Scaling and Luescher Term in a non-Abelian (2+1)d SU$(2)$ Quantum Link Model

TL;DR

This paper uses tensor network methods to study a 2+1 dimensional non-Abelian SU(2) quantum link model, revealing confining behavior, a Lüscher term, and a rough string regime across various coupling strengths.

Contribution

It provides the first detailed tensor network analysis of the confining potential and string properties in a non-Abelian quantum link model in 2+1 dimensions.

Findings

The theory is confining across all studied couplings.

A clear Lüscher term with a coupling-dependent coefficient is observed.

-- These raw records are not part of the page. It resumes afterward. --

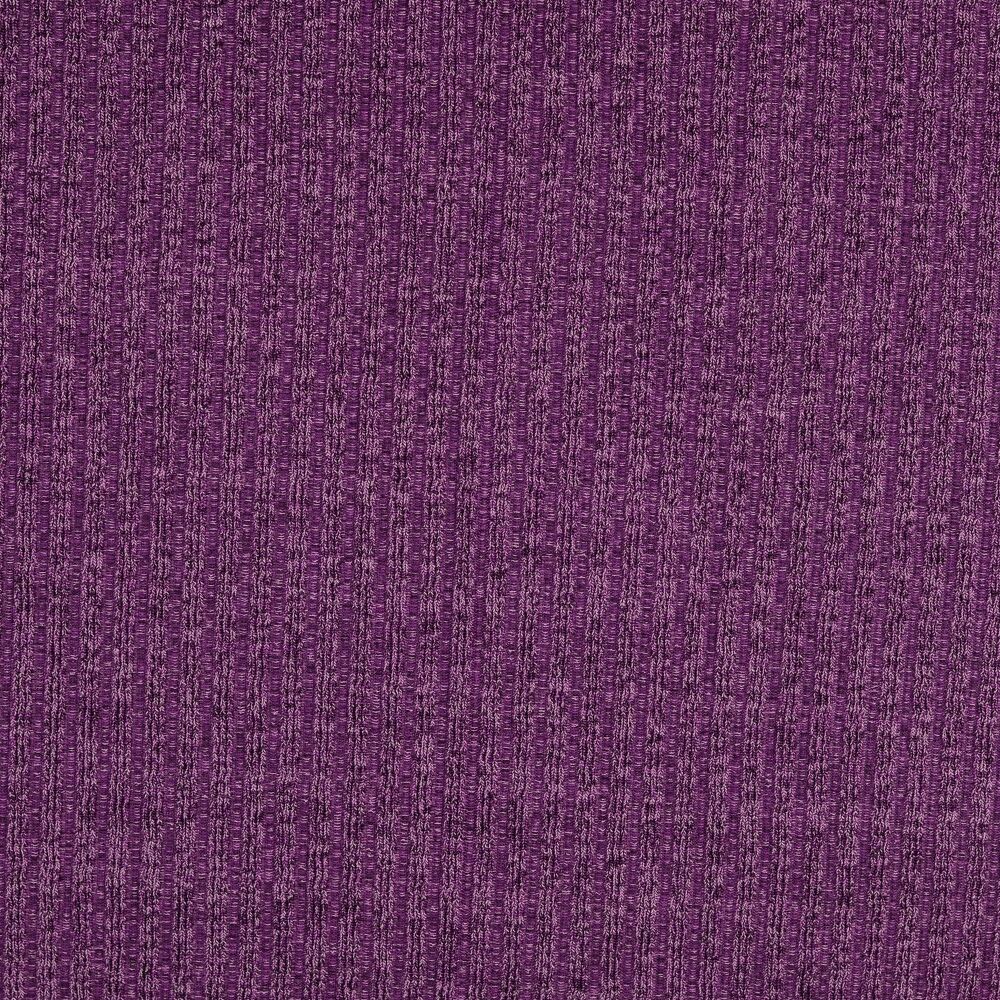 Ribbed Jersey Knit Melange Fabric Purple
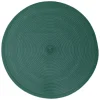 secret d'gourmet Manteles, Servilletas Y Manteles Individuales>Mantel individual TEXALINE redondo verde esmeralda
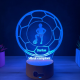 Lampa 3D Personalizata cu Poza – Micul Campion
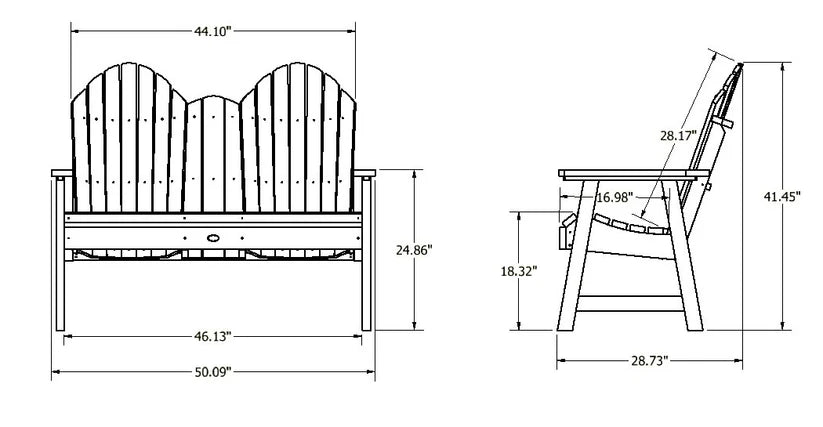 Sequoia Professional Lighthouse Bench 4ft.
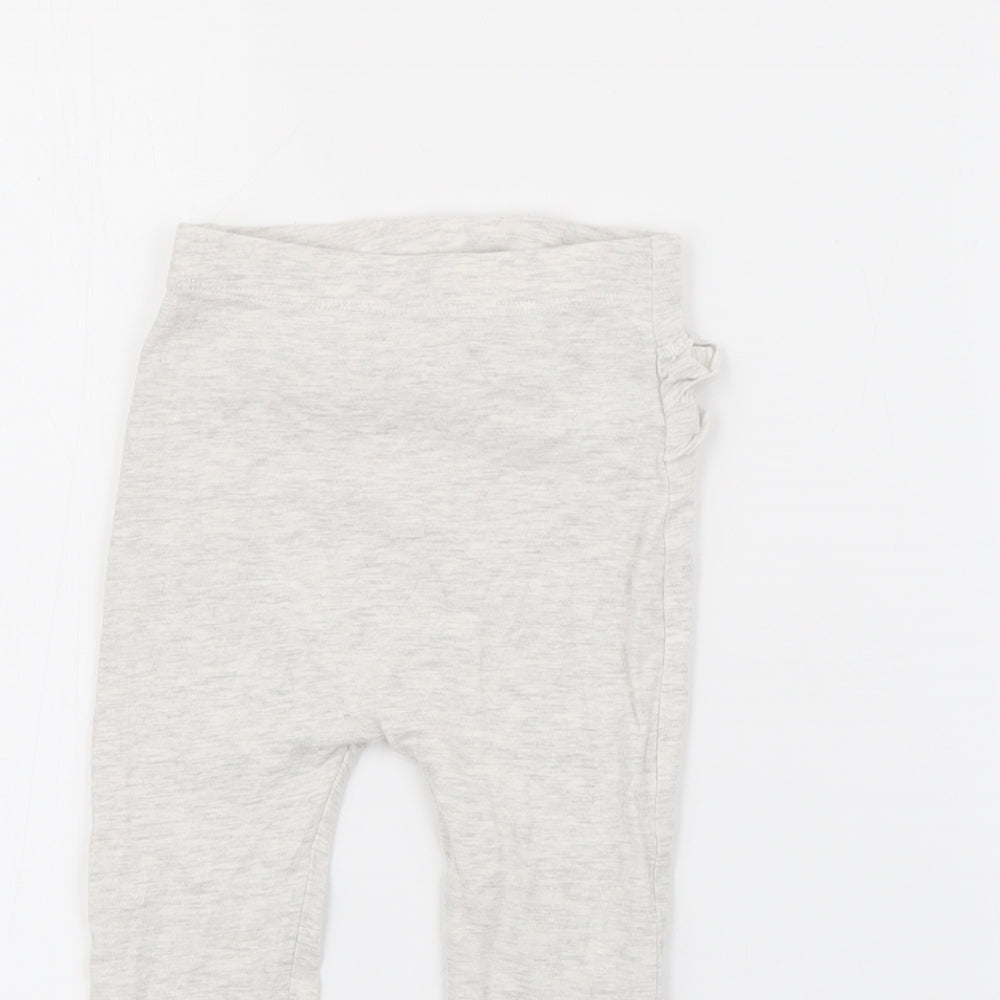George Baby Grey  Cotton Pedal Pusher Leggings Size 18-24 Months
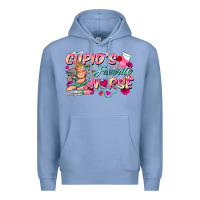 Colony Blue cupid's favorite nurse Premium Hoodie - FaDigitalArtStudio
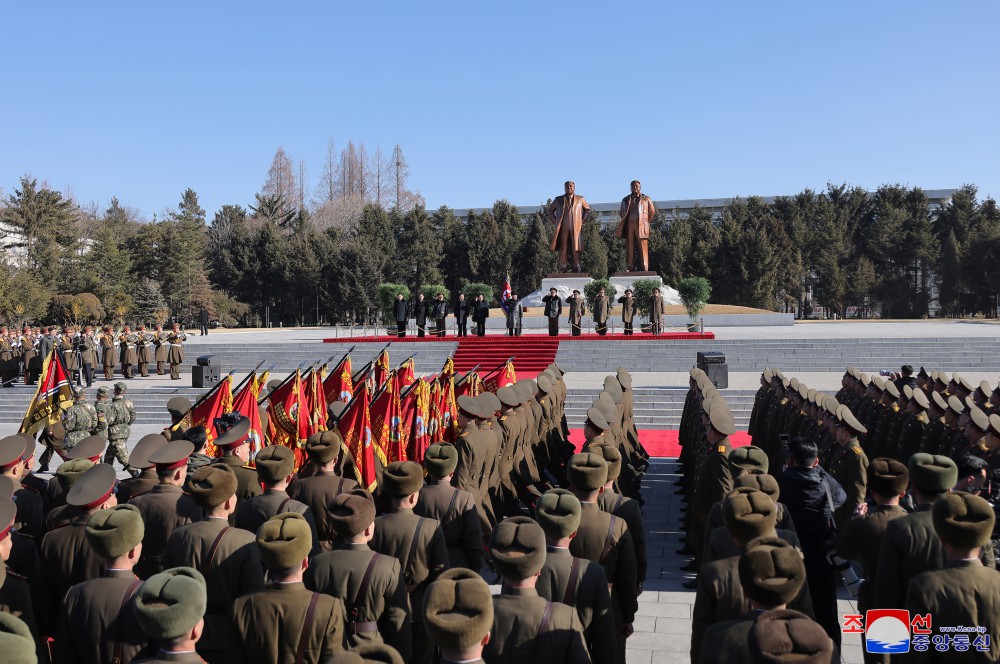 Respected Comrade Kim Jong Un Visits Kim Il Sung University of Politics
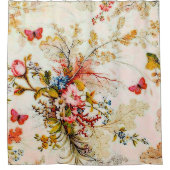 Bloemen en vlinders douchegordijn (Voorkant)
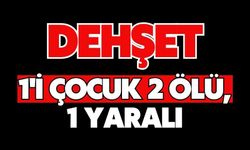Dehşet: 1'i çocuk 2 ölü, 1 yaralı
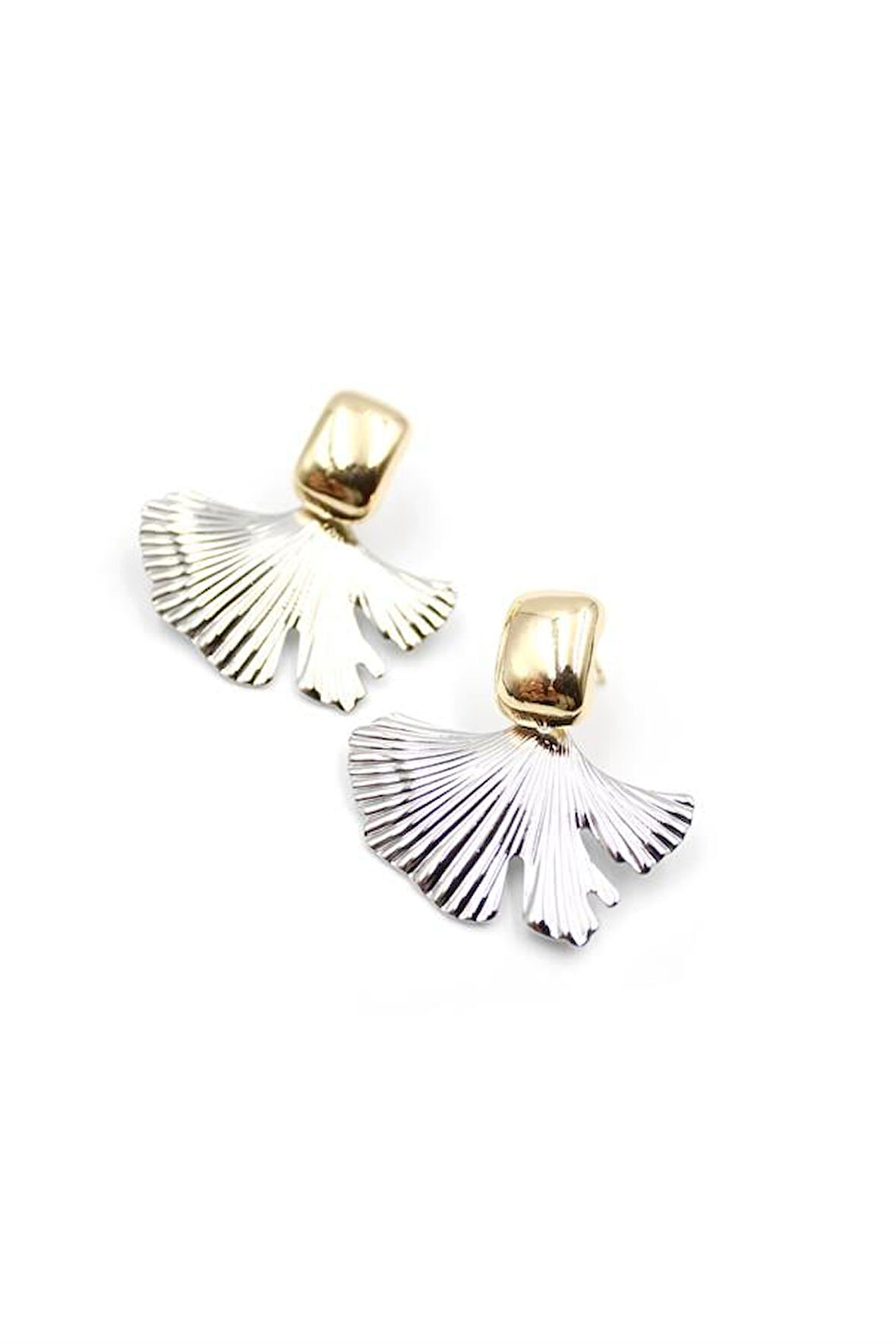 Mantar Küpe - Gümüş Rengi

String width scales logarithmically with length, indicating a rough string without a roughening transition.

Abstract

We investigate a non-Abelian SU$(2)$ quantum link model in $2+1$ dimensions on a hexagonal lattice using tensor network methods. We determine the static quark potential for a wide range of bare coupling values and find that the theory is confining. We also probe the existence of a L\"uscher term and find a clear signal with a $g^2$ dependent coefficient, in qualitative agreement with a strong coupling expansion. Correspondingly, the width of the strings scales logarithmically with the string length again for all $g^2$-values, providing evidence for a rough string, with no indication for a roughening transition.